Again, I have to wonder at the courtesies that I supposedly owe this young man.
.....JMO...the right thing to have done was told him verbally because texting is impersonal and insensitive...whether female/male...it doesn not matter. There's a right way of doing things...we treat others how we want to be treated
Maybe that's the thing. I wouldn't do any of that stuff especially with someone who shows no romantic interest in me. I guess WE as women are given books like "he's just not that into you," but men I guess men shouldn't have to worry about such considerations. I'm an old world chauvinist in a way, so I would only go out with a guy that asked me out first (and to whom I was mutually attracted)....no if ands or buts about it...I would say take people feelings into consideration especially if its a hang out friend thats really cool and not worth having uncomfortable feelings with because you truly enjoy their company...

Truth is, I can get along with most guys, but I prefer my female hang out friends, because black women are my favorite/natural peer group. They're in different departments, but we did schedule our classes for the upcoming semester so that we could do gen ed, and math minor stuff together. I've even discussed that with my guy friends from my dept where I am the only black woman (i.e. how much I miss my (girl)friends while we couldn't be in the same classes).

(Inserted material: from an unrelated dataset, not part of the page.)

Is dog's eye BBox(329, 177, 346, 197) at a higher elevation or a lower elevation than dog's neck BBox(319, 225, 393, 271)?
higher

i have had issues like this for years and I have been weary of taking gifts from guys from time to time, however as I have gotten older I have learned to communicate myself much better to guys and if a guy gives me a gift I will take it

the last guy who was so into me I let him know that I didn't have feelings for him that way and that there was no attraction levels...he called one day and said he had a few gifts for me and wanted to bring them by....at first i was gonna tell him no, but I told him to bring them by...when he came they were really nice and i told him i appreciated them....i also explained to him that nice gestures and gifts can make people feel "good", however they don't necessarily generate attraction or feelings of wanting to be with somebody...I told him I appreciated the gifts and they did make me feel good because I like gifts, however they didn't change the way I felt about him...even if his intentions were to try to sway me or get me to be into him...being direct and honest with him about how i felt and breaking down motives and intentions behind gift giving he was cool.....I told him if he is feeling me then he can express those feelings...if he wants to give me gifts he can do that too.....do it without expectations....were cool now

people do appreciate honesty and he thanked me for allowing him to express his feelings and not make him feel rejected....said it made him more confident in himself

I agree.
Thank you for your reponse.
 
keeping the gift is kinda trife and immature. and to be quite honest...all of the drama, discomfort, and everything that follows with keeping the gift...just know that you brought it on yourself by not being a woman about it and returning it. but i wish you luck!
 
keeping the gift is kinda trife and immature. and to be quite honest...all of the drama, discomfort, and everything that follows with keeping the gift...just know that you brought it on yourself by not being a woman about it and returning it. but i wish you luck!


I don't see how it's trife/ immature to accept a gift when she gave him and other people gifts too. He just gave a better gift. :look:
 
I have a customer like that he won't leave me alone. He gave me a card declaring his love for me.... I dunno how to make him go away. I tried to be nice but that's part of my job. I'm leaving but I'm still worried about being in my work area from time to time. I mean how many times do you turn someone down or ingore them before they get the message?